Chapter 64 Giving a Machine a Brain
Chapter 64 Giving a Machine a Brain
After driving for forty minutes, we entered a gate with no visible signs.
There was no guard post at the entrance, but Lin Yu noticed something moving in the bushes on both sides of the road. It wasn't the wind making it.
The car stopped in front of a gray building. The building was not tall, only three stories, and the exterior walls had the kind of paintwork from the 1980s, mottled and very old.
But Lin Yu could tell at a glance that all the windows were made of thickened bulletproof glass.
The middle-aged man opened the car door and glanced back at the back seat.
"Ms. Xia and Mr. Wang, please wait in the car."
Wang Lei was about to say something when Xia Zijing stopped him.
Lin Yu got out of the car and followed the middle-aged man into the building.
The corridor was long, lit by stark white fluorescent tubes, and footsteps echoed on the terrazzo floor. At each corner, there was a person standing ramrod straight, staring straight ahead, motionless.
Three security gates.
Each step requires scanning identification, fingerprints, and iris scans.
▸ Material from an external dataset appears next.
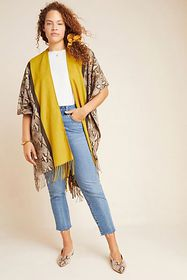 Anthropologie Olive Fringed Wrap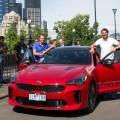 Un test drive diferente - Participa y viaja con KIA al Australian Open 2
The middle-aged man walked ahead without looking back the entire time.
The last door opened to reveal a small conference room. There was a long table, eight chairs, and a national flag hanging on the wall.
Two people were sitting across the table.
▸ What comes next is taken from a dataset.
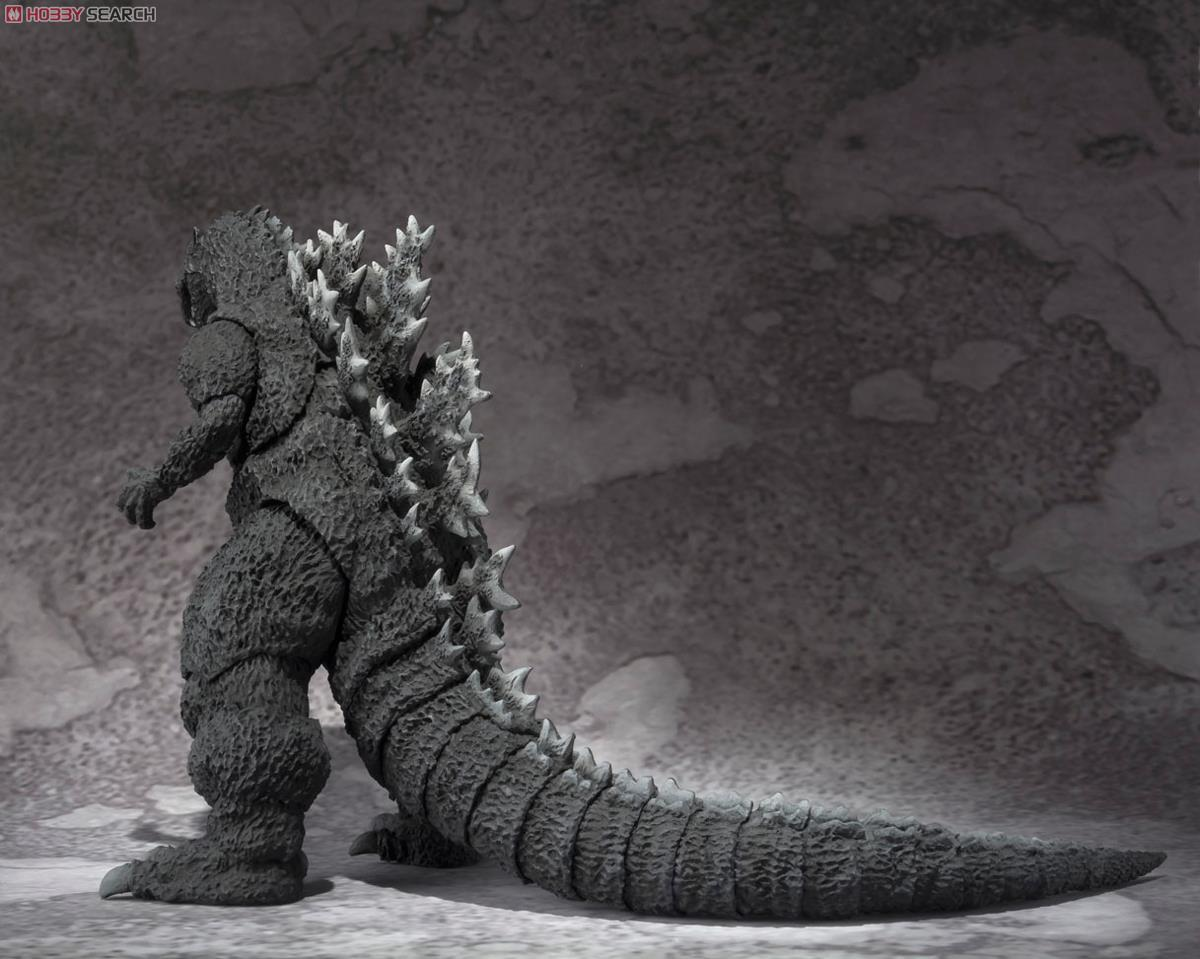 【再販】S.H.MonsterArts『ゴジラ(1954)』可動フィギュア-003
A man in his fifties, dressed casually, with his hair shaved very short, sat upright like a ruler. A cup of tea sat beside him, but the tea remained untouched—he hadn't drunk a drop.
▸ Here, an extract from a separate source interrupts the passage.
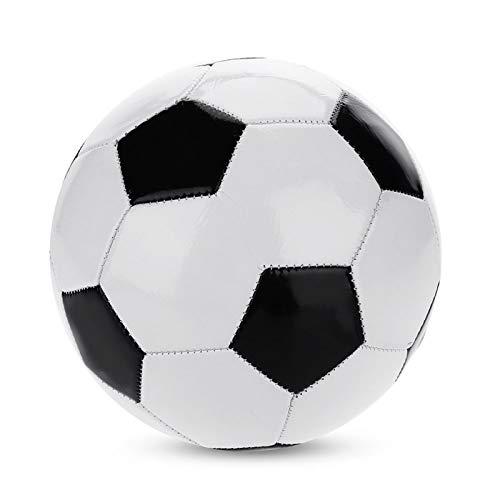 FOLOSAFENAR Los niños disparan al fútbol para niños, Deportes al Aire Libre, fútbol, Juguetes, Juegos duraderos para niños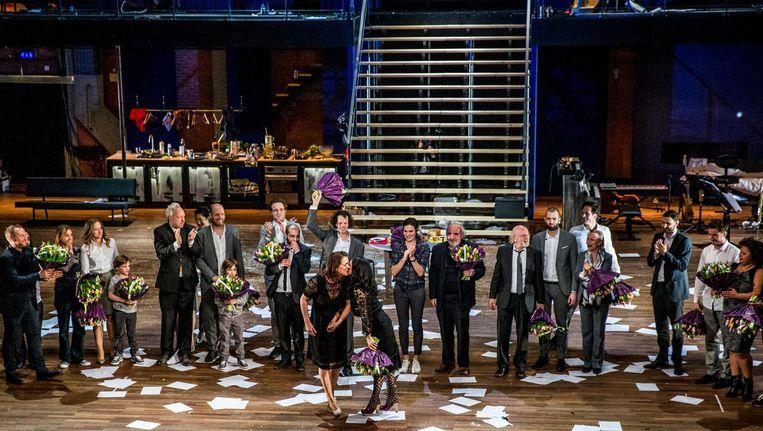 De toneelbewerking van de eerste twee seizoenen van de Deense serie duurt in het theater negen uur Beeld anp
The other one was wearing a white lab coat, tall and thin, with gold-rimmed glasses, a stack of documents spread out in front of him, and his lips pursed into a thin line.
The middle-aged man pulled out a chair for Lin Yu.
Lin Yu did not sit down.
He glanced around the room, his gaze lingering for a second on the national flag on the wall before settling on the short-haired man.
"Are you in charge?"
The short-haired man looked at him without frowning at his words.
My surname is Zhao.
He spoke, his voice not loud, but each word seemed to be nailed into the air: "You can call me Director Zhao."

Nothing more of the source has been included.